---------- Exercise data

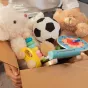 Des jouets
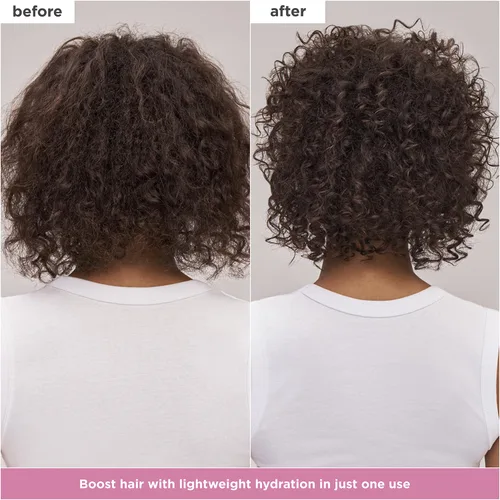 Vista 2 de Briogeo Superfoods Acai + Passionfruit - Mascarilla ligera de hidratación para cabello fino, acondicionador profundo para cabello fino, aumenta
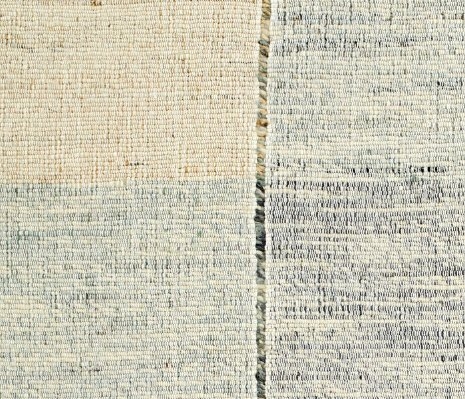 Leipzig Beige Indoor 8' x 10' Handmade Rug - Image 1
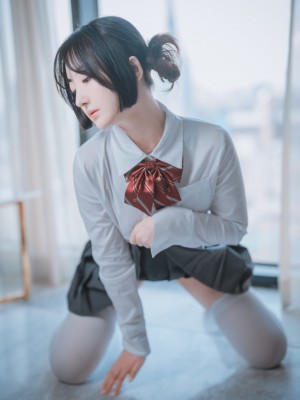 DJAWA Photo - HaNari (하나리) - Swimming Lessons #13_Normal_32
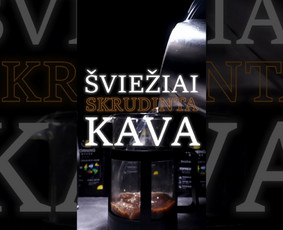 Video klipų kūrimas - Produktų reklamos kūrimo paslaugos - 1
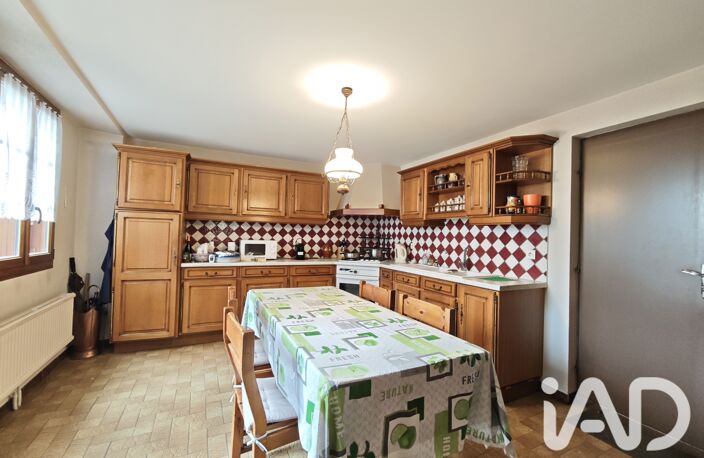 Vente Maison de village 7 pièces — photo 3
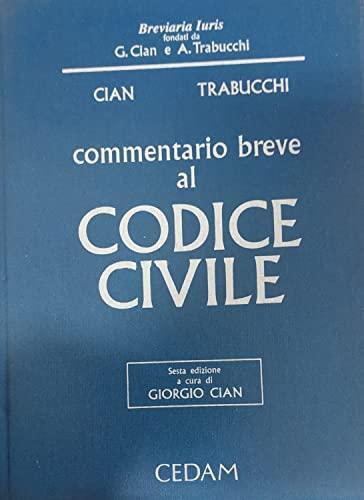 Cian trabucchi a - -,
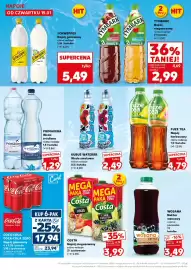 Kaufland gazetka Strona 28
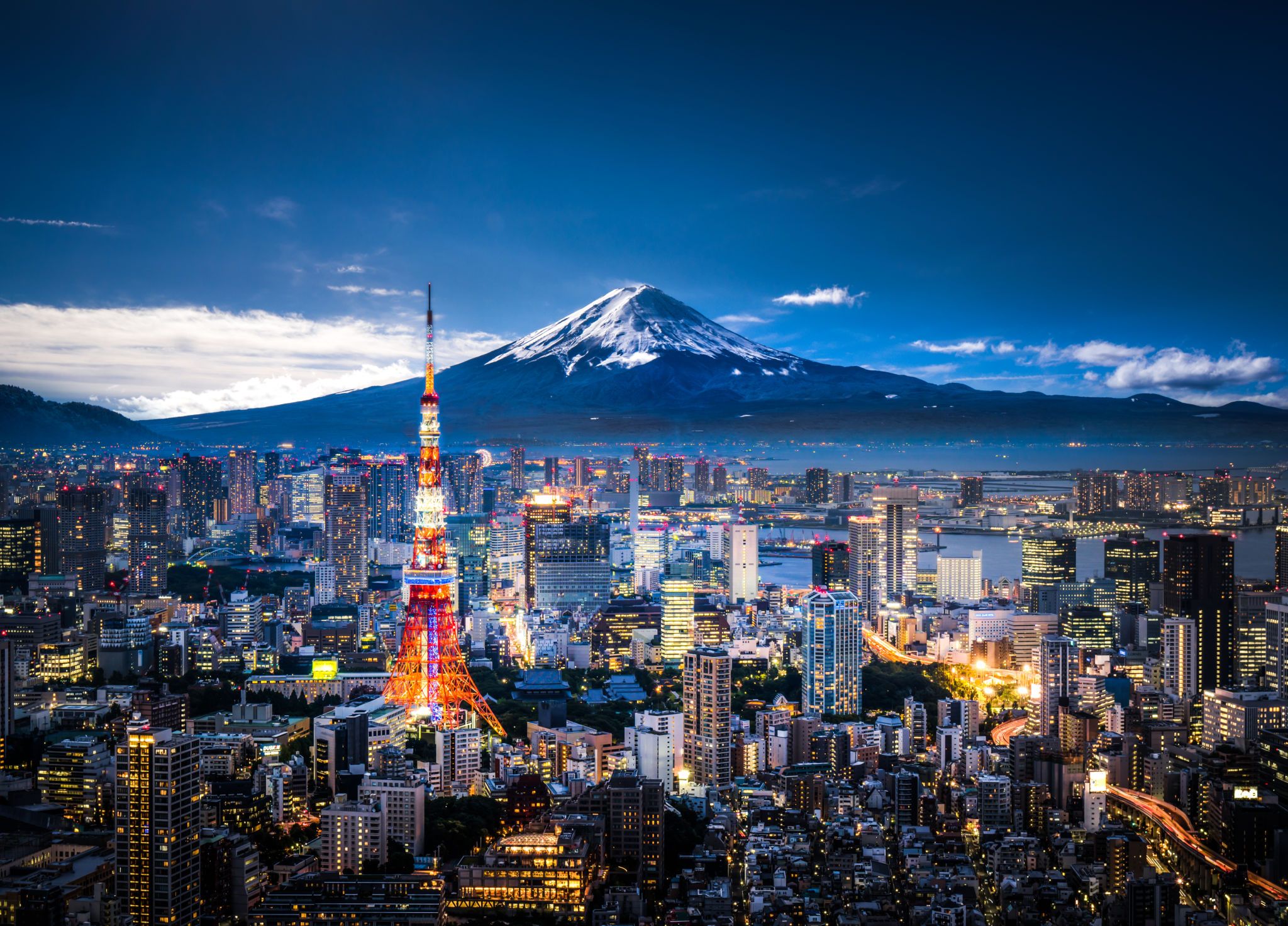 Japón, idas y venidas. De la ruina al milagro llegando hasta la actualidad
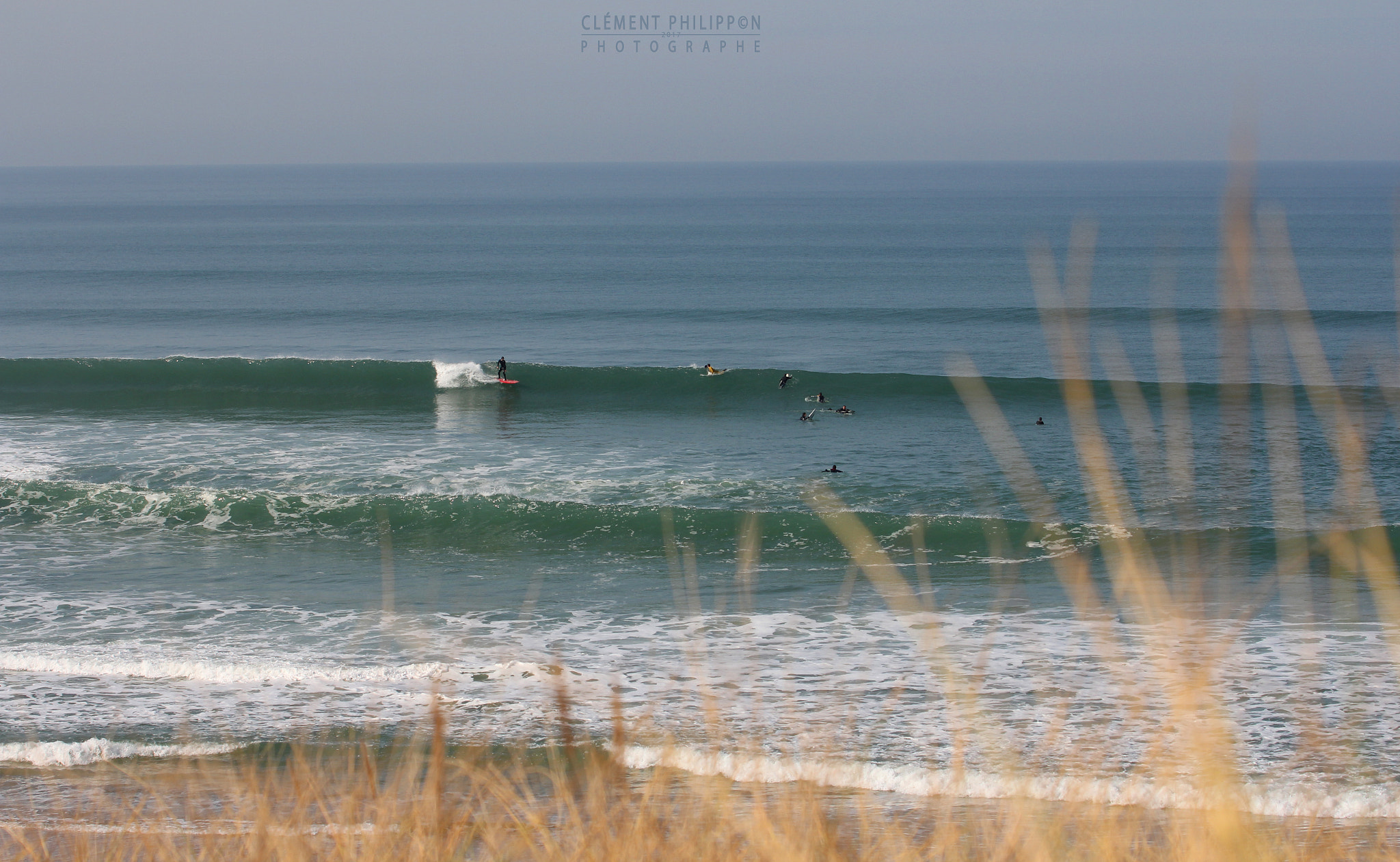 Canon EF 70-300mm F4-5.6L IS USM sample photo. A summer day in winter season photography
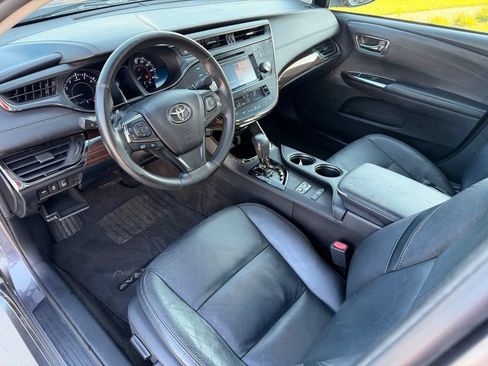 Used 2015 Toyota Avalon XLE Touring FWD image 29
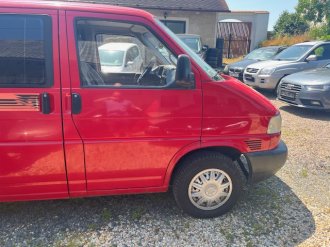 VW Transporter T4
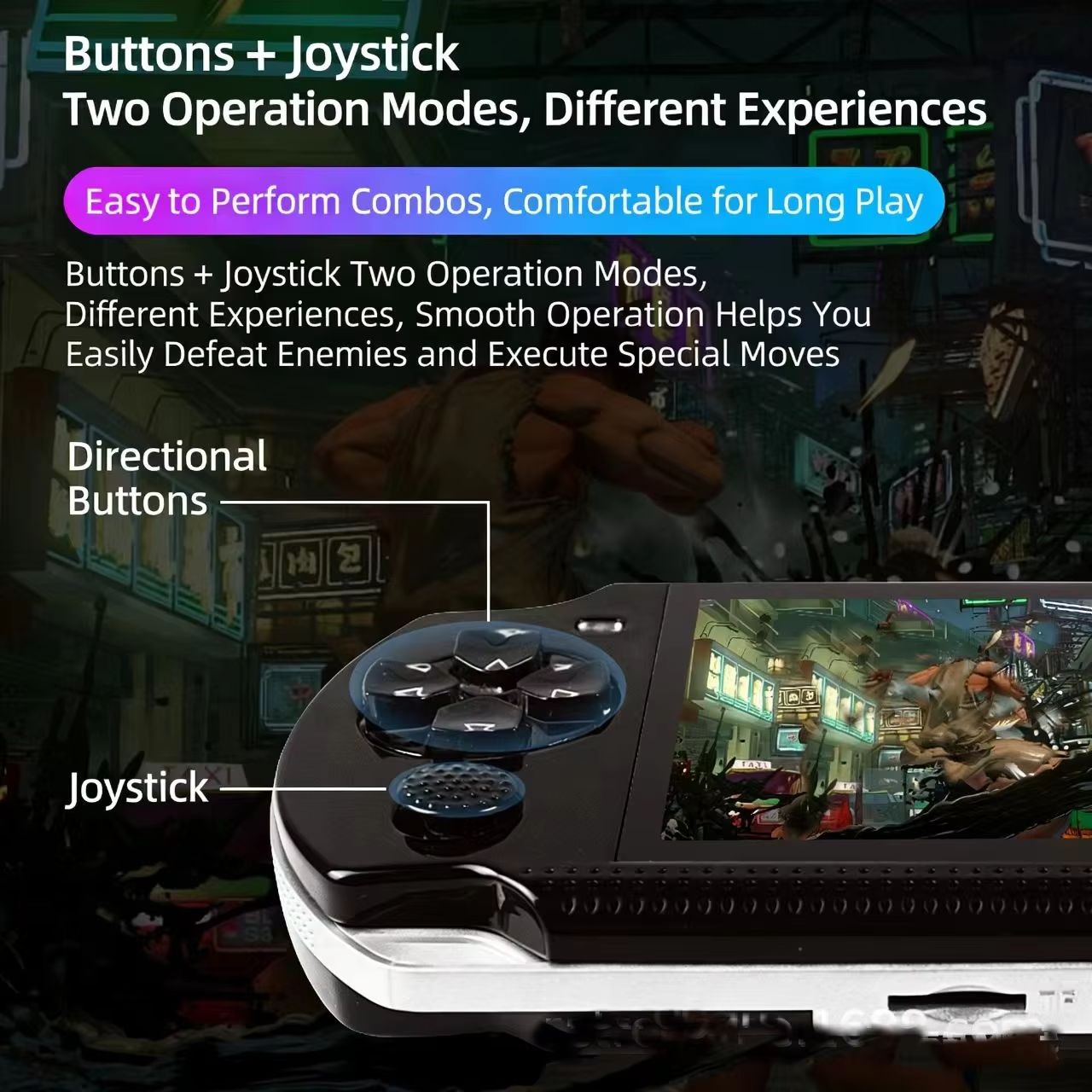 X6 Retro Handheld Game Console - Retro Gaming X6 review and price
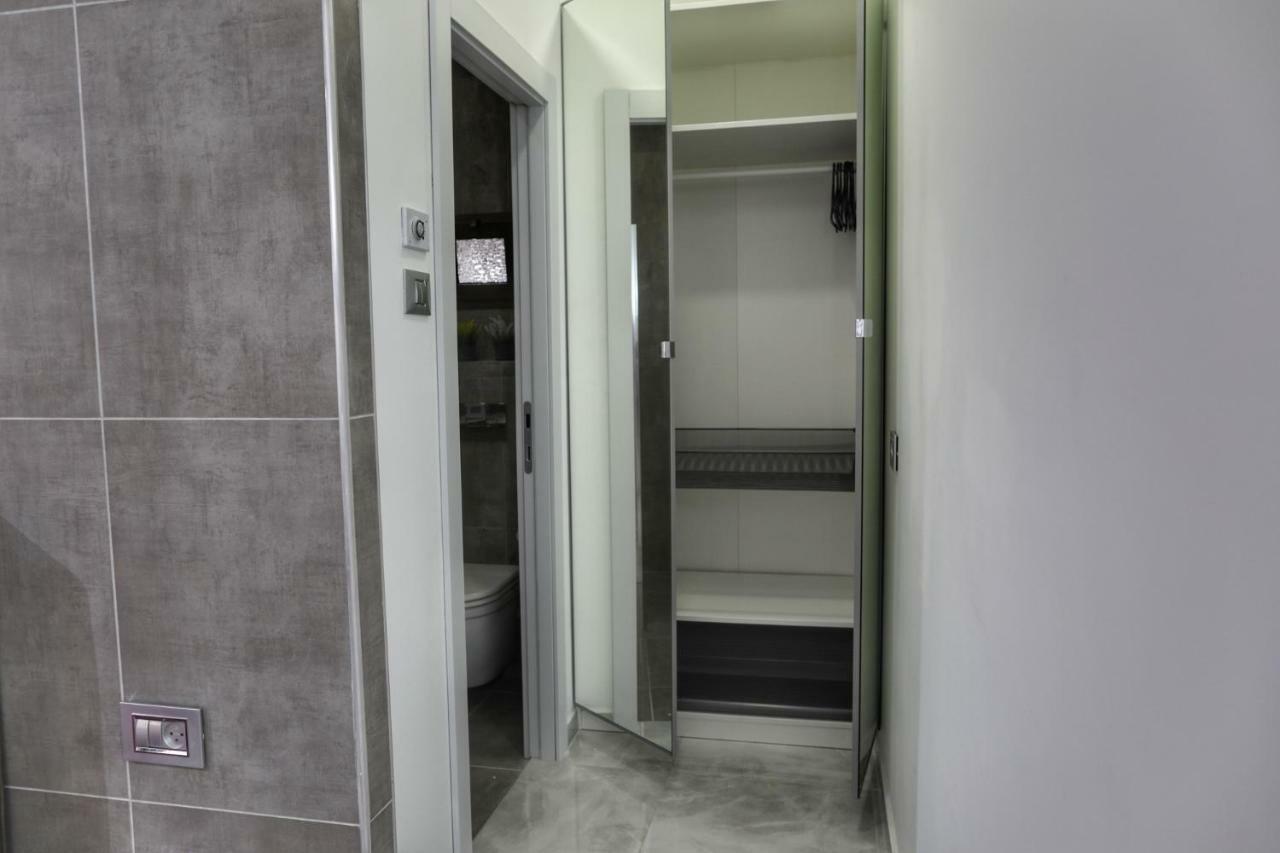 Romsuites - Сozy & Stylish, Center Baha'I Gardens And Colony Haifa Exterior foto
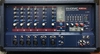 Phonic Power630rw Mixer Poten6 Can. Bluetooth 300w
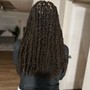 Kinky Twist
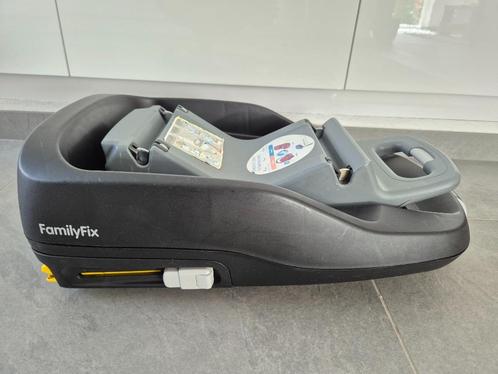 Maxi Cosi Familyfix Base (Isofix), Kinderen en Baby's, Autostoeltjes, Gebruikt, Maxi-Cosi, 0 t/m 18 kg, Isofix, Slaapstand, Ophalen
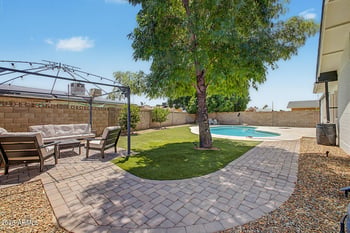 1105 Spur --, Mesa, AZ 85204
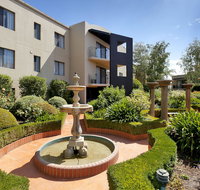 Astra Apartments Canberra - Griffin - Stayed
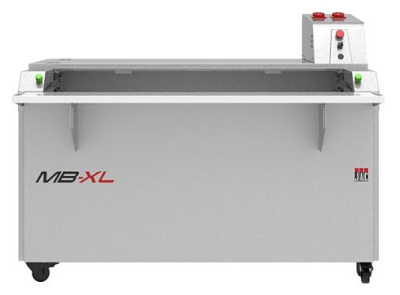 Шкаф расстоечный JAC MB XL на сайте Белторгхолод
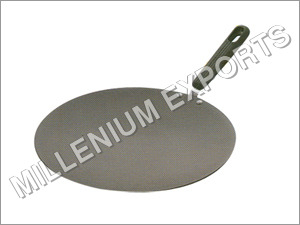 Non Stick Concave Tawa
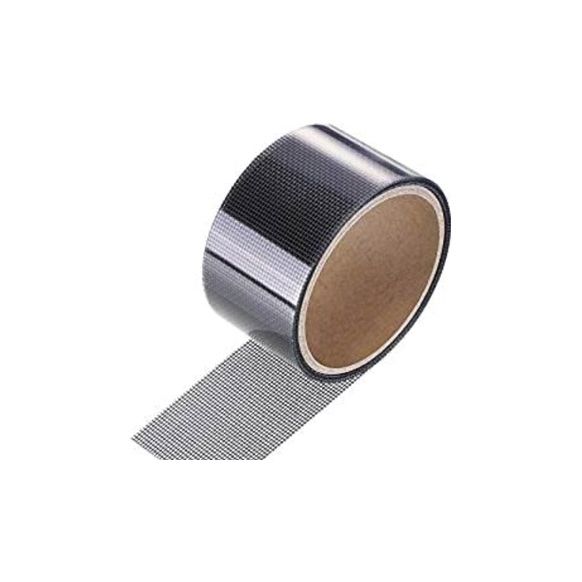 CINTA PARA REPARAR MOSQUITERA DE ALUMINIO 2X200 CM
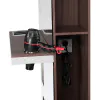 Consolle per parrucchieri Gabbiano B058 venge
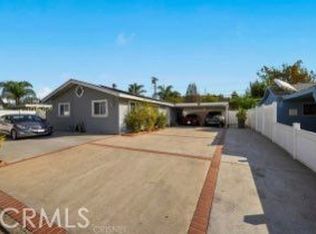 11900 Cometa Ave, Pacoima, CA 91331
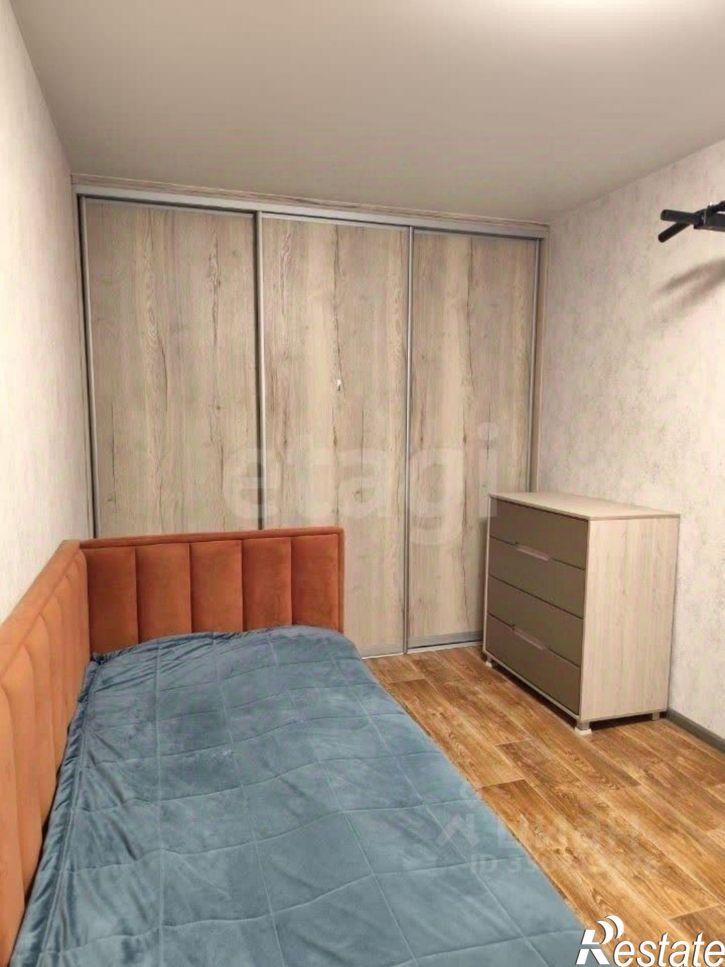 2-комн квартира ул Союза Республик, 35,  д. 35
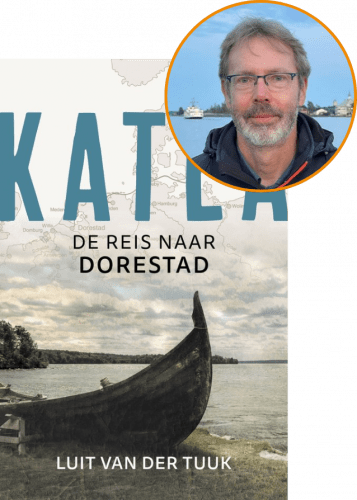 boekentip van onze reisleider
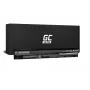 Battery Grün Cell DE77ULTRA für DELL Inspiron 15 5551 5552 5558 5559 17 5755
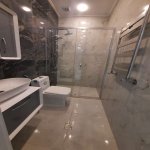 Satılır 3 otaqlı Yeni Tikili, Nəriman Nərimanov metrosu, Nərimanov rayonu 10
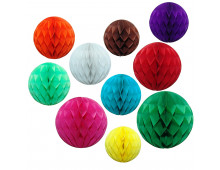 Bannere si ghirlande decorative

--------------------

Copy each caption in the rows above word for word, one per line. Leave the pictures out of your answer.

 Des jouets
 Vista 2 de Briogeo Superfoods Acai + Passionfruit - Mascarilla ligera de hidratación para cabello fino, acondicionador profundo para cabello fino, aumenta
 Leipzig Beige Indoor 8' x 10' Handmade Rug - Image 1
 DJAWA Photo - HaNari (하나리) - Swimming Lessons #13_Normal_32
 Video klipų kūrimas - Produktų reklamos kūrimo paslaugos - 1
 Vente Maison de village 7 pièces — photo 3
 Cian trabucchi a - -,
 Kaufland gazetka Strona 28
 Japón, idas y venidas. De la ruina al milagro llegando hasta la actualidad
 Canon EF 70-300mm F4-5.6L IS USM sample photo. A summer day in winter season photography
 Used 2015 Toyota Avalon XLE Touring FWD image 29
 VW Transporter T4
 X6 Retro Handheld Game Console - Retro Gaming X6 review and price
 Romsuites - Сozy & Stylish, Center Baha'I Gardens And Colony Haifa Exterior foto
 Phonic Power630rw Mixer Poten6 Can. Bluetooth 300w
 Kinky Twist
 Maxi Cosi Familyfix Base (Isofix), Kinderen en Baby's, Autostoeltjes, Gebruikt, Maxi-Cosi, 0 t/m 18 kg, Isofix, Slaapstand, Ophalen
 1105 Spur --, Mesa, AZ 85204
 Astra Apartments Canberra - Griffin - Stayed
 Шкаф расстоечный JAC MB XL на сайте Белторгхолод
 Non Stick Concave Tawa
 CINTA PARA REPARAR MOSQUITERA DE ALUMINIO 2X200 CM
 Consolle per parrucchieri Gabbiano B058 venge
 11900 Cometa Ave, Pacoima, CA 91331
 2-комн квартира ул Союза Республик, 35,  д. 35
 boekentip van onze reisleider
 Battery Grün Cell DE77ULTRA für DELL Inspiron 15 5551 5552 5558 5559 17 5755
 Satılır 3 otaqlı Yeni Tikili, Nəriman Nərimanov metrosu, Nərimanov rayonu 10
 Bannere si ghirlande decorative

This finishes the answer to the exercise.